U.S. Court of Appeals for the Fourth Circuit, 2001

United States v. Nolton

United States v. Nolton
U.S. Court of Appeals for the Fourth Circuit · Decided May 23, 2001

United States v. Nolton

Opinion

UNPUBLISHED UNITED STATES COURT OF APPEALS FOR THE FOURTH CIRCUIT

No. 00-6954

UNITED STATES OF AMERICA, Plaintiff - Appellee, versus

EARL LEE NOLTON, JR., Defendant - Appellant.

Appeal from the United States District Court for the District of Maryland, at Greenbelt. Deborah K. Chasanow, District Judge. (CR- 96-120-DKC, CA-98-3412-DKC)

Submitted: May 8, 2001 Decided: May 23, 2001

Before NIEMEYER, LUTTIG, and MOTZ, Circuit Judges.

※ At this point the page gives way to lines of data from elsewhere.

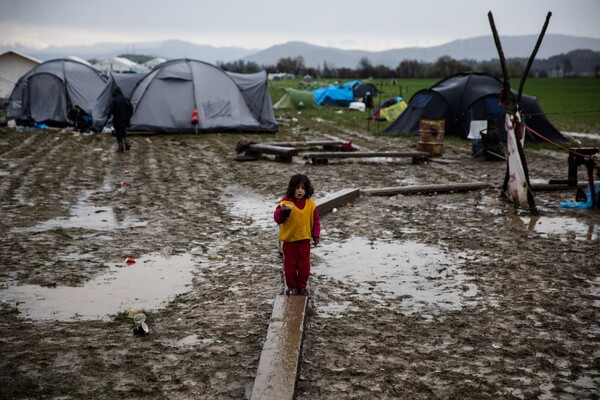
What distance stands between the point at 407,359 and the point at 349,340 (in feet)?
1.78

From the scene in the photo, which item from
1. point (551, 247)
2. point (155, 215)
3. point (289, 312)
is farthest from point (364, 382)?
point (155, 215)

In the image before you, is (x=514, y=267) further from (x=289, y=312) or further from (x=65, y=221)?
(x=65, y=221)

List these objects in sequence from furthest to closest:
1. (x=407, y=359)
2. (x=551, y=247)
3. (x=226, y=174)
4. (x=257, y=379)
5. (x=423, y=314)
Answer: (x=226, y=174), (x=551, y=247), (x=423, y=314), (x=407, y=359), (x=257, y=379)

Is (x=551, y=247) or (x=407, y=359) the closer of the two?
(x=407, y=359)

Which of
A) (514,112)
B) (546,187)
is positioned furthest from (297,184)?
(546,187)

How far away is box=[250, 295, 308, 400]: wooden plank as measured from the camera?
4.02m

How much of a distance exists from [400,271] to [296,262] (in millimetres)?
1639

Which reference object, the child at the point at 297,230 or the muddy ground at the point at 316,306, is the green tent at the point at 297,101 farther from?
the child at the point at 297,230

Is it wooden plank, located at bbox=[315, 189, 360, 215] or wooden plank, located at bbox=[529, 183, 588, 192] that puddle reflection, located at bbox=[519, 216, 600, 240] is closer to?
wooden plank, located at bbox=[529, 183, 588, 192]

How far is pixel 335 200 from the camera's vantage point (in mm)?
10266

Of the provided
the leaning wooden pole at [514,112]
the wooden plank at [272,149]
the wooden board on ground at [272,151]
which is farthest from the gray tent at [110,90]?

Dismissed by unpublished per curiam opinion.

Earl Lee Nolton, Jr., Appellant Pro Se. Odessa Palmer Jackson, OFFICE OF THE UNITED STATES ATTORNEY, Greenbelt, Maryland, for Appellee.

Unpublished opinions are not binding precedent in this circuit.

See Local Rule 36(c).

PER CURIAM: Earl Lee Nolton, Jr., seeks to appeal the district court’s order denying his motion filed under 28 U.S.C.A. § 2255 (West Supp. 2000). We have reviewed the record and the district court’s opin- ion and find no reversible error. Accordingly, we deny a certif- icate of appealability and dismiss the appeal on the reasoning of the district court. United States v. Nolton, Nos. CR-96-120-DKC; CA-98-3412-DKC (D. Md. June 27, 2000).* We dispense with oral argument because the facts and legal contentions are adequately presented in the materials before the court and argument would not aid the decisional process.

DISMISSED

* Nolton alleges that his sentence is illegal under Apprendi v. New Jersey, 530 U.S. 466 (2000). We recently held in United States v. Sanders, F.3d , 2001 WL 369719 (4th Cir. Apr. 13, 2001) (No. 00-6281), that the new rule announced in Apprendi is not retroactively applicable to cases on collateral review. According- ly, Nolton’s Apprendi claim is not cognizable.